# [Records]
☆ ☆ ☆ ☆

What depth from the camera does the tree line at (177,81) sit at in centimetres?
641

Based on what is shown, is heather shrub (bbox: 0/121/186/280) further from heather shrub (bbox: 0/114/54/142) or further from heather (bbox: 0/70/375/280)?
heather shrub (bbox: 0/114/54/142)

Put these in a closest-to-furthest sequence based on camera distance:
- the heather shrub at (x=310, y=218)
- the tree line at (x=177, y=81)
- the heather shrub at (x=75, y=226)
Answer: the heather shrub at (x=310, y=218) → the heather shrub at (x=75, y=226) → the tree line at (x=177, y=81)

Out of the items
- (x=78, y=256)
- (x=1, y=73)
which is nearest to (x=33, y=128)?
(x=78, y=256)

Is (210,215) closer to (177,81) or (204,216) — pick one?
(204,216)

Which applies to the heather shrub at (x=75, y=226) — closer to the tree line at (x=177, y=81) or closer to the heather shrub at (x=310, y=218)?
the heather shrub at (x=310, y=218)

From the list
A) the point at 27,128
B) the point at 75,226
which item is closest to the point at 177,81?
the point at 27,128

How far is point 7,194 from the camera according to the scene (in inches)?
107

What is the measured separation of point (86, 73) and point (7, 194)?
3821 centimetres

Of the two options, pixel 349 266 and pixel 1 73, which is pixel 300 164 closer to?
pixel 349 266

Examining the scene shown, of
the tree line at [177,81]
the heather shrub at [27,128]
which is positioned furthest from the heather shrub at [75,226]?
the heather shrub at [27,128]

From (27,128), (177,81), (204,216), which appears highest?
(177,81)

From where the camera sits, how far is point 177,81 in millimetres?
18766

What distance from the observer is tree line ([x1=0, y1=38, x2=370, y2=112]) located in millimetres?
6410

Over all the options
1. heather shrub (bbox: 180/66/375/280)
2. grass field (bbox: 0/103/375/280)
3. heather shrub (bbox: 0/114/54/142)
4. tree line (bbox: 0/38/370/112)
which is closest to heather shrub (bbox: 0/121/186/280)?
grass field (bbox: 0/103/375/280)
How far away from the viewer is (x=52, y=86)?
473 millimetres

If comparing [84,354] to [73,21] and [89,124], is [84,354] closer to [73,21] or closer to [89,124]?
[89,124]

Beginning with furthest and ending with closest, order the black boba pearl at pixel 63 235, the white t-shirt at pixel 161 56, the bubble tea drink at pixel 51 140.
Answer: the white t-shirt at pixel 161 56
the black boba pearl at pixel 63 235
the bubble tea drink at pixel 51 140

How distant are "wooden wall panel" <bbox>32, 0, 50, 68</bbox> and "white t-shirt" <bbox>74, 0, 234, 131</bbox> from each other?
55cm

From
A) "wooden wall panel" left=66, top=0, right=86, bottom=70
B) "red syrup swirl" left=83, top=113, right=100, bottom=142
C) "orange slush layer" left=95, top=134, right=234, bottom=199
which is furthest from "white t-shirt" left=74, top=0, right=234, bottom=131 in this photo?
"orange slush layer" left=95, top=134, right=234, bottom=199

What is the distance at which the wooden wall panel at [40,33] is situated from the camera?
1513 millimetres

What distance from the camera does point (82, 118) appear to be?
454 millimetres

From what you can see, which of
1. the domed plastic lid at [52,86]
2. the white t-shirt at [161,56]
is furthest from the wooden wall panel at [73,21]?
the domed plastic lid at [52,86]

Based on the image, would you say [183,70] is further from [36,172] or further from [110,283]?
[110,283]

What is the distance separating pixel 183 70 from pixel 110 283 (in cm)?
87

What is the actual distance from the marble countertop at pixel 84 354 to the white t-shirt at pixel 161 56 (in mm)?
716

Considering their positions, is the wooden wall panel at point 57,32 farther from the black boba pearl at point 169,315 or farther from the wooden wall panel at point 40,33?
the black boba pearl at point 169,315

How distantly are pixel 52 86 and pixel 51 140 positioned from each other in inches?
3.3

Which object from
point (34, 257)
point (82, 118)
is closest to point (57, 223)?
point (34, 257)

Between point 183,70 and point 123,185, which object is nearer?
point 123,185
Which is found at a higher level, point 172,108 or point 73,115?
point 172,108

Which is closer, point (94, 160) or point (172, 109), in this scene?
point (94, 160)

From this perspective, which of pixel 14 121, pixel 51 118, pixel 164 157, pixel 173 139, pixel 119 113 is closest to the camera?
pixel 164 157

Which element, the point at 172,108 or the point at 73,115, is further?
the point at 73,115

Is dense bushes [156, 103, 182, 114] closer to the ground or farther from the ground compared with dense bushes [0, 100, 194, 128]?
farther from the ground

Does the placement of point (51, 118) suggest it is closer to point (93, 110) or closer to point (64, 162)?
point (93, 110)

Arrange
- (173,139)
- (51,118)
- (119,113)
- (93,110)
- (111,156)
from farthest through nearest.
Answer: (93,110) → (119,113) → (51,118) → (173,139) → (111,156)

☆ ☆ ☆ ☆

# [What you should do]
Retype the material in full. Each word must match.

# [Exercise output]
What depth from the camera does the tree line at (177,81) sit at in centimetres?
641

Based on what is shown, is heather shrub (bbox: 0/121/186/280) further from heather shrub (bbox: 0/114/54/142) or further from heather (bbox: 0/70/375/280)?
heather shrub (bbox: 0/114/54/142)

Put these in a closest-to-furthest sequence based on camera distance:
- the heather shrub at (x=310, y=218)
- the tree line at (x=177, y=81)
- the heather shrub at (x=75, y=226)
Answer: the heather shrub at (x=310, y=218) → the heather shrub at (x=75, y=226) → the tree line at (x=177, y=81)

Out of the items
- (x=78, y=256)
- (x=1, y=73)
which is nearest to (x=33, y=128)?
(x=78, y=256)

Is (210,215) closer to (177,81) or (204,216) — pick one?
(204,216)

Which applies to the heather shrub at (x=75, y=226) — closer to the tree line at (x=177, y=81) or closer to the heather shrub at (x=310, y=218)?
the heather shrub at (x=310, y=218)

From the list
A) the point at 27,128
B) the point at 75,226
which item is closest to the point at 177,81?
the point at 27,128

How far is point 7,194 from the camera according to the scene (in inches)?
107

What is the measured separation of point (86, 73) and point (7, 194)?
3821 centimetres

Of the two options, pixel 349 266 and pixel 1 73, which is pixel 300 164 closer to?
pixel 349 266

Examining the scene shown, of
the tree line at [177,81]
the heather shrub at [27,128]
which is positioned furthest from the heather shrub at [75,226]?
the heather shrub at [27,128]

From (27,128), (177,81), (204,216), which appears highest?
(177,81)

From where the camera sits, how far is point 177,81 in millimetres?
18766

What distance from the observer is tree line ([x1=0, y1=38, x2=370, y2=112]) located in millimetres?
6410

Over all the options
1. heather shrub (bbox: 180/66/375/280)
2. grass field (bbox: 0/103/375/280)
3. heather shrub (bbox: 0/114/54/142)
4. tree line (bbox: 0/38/370/112)
which is closest to heather shrub (bbox: 0/121/186/280)?
grass field (bbox: 0/103/375/280)
How far away from the viewer is (x=52, y=86)?
473 millimetres

If comparing [84,354] to [73,21] and [89,124], is [84,354] closer to [73,21] or closer to [89,124]?
[89,124]

Beginning with furthest and ending with closest, order the black boba pearl at pixel 63 235, the white t-shirt at pixel 161 56, the bubble tea drink at pixel 51 140.
Answer: the white t-shirt at pixel 161 56
the black boba pearl at pixel 63 235
the bubble tea drink at pixel 51 140

How distant are "wooden wall panel" <bbox>32, 0, 50, 68</bbox> and "white t-shirt" <bbox>74, 0, 234, 131</bbox> from each other?
55cm

From
A) "wooden wall panel" left=66, top=0, right=86, bottom=70
B) "red syrup swirl" left=83, top=113, right=100, bottom=142
C) "orange slush layer" left=95, top=134, right=234, bottom=199
which is furthest from "white t-shirt" left=74, top=0, right=234, bottom=131 in this photo?
"orange slush layer" left=95, top=134, right=234, bottom=199

What is the distance at which the wooden wall panel at [40,33] is situated from the camera?
1513 millimetres

What distance from the camera does point (82, 118) appear to be?
454 millimetres

From what you can see, which of
1. the domed plastic lid at [52,86]
2. the white t-shirt at [161,56]
is furthest from the wooden wall panel at [73,21]?
the domed plastic lid at [52,86]

Based on the image, would you say [183,70] is further from [36,172] or further from [110,283]?
[110,283]

What is the distance separating pixel 183 70 from pixel 110 283 (in cm)?
87

What is the actual distance from the marble countertop at pixel 84 354 to the white t-shirt at pixel 161 56 (in mm)?
716

Considering their positions, is the wooden wall panel at point 57,32 farther from the black boba pearl at point 169,315 or farther from the wooden wall panel at point 40,33?
the black boba pearl at point 169,315

How distantly are pixel 52 86 and pixel 51 140 positioned from each other in inches?
3.3

Which object from
point (34, 257)
point (82, 118)
is closest to point (57, 223)?
point (34, 257)

Between point 183,70 and point 123,185, which object is nearer?
point 123,185
Which is found at a higher level, point 172,108 or point 73,115?
point 172,108

Which is closer, point (94, 160) or point (172, 109), in this scene?
point (94, 160)

From this perspective, which of pixel 14 121, pixel 51 118, pixel 164 157, pixel 173 139, pixel 119 113 is closest to the camera?
pixel 164 157

Which element, the point at 172,108 or the point at 73,115, is further?
the point at 73,115

Is dense bushes [156, 103, 182, 114] closer to the ground or farther from the ground compared with dense bushes [0, 100, 194, 128]?
farther from the ground

Does the placement of point (51, 118) suggest it is closer to point (93, 110) or closer to point (64, 162)?
point (93, 110)

Arrange
- (173,139)
- (51,118)
- (119,113)
- (93,110)
- (111,156)
from farthest through nearest.
Answer: (93,110) → (119,113) → (51,118) → (173,139) → (111,156)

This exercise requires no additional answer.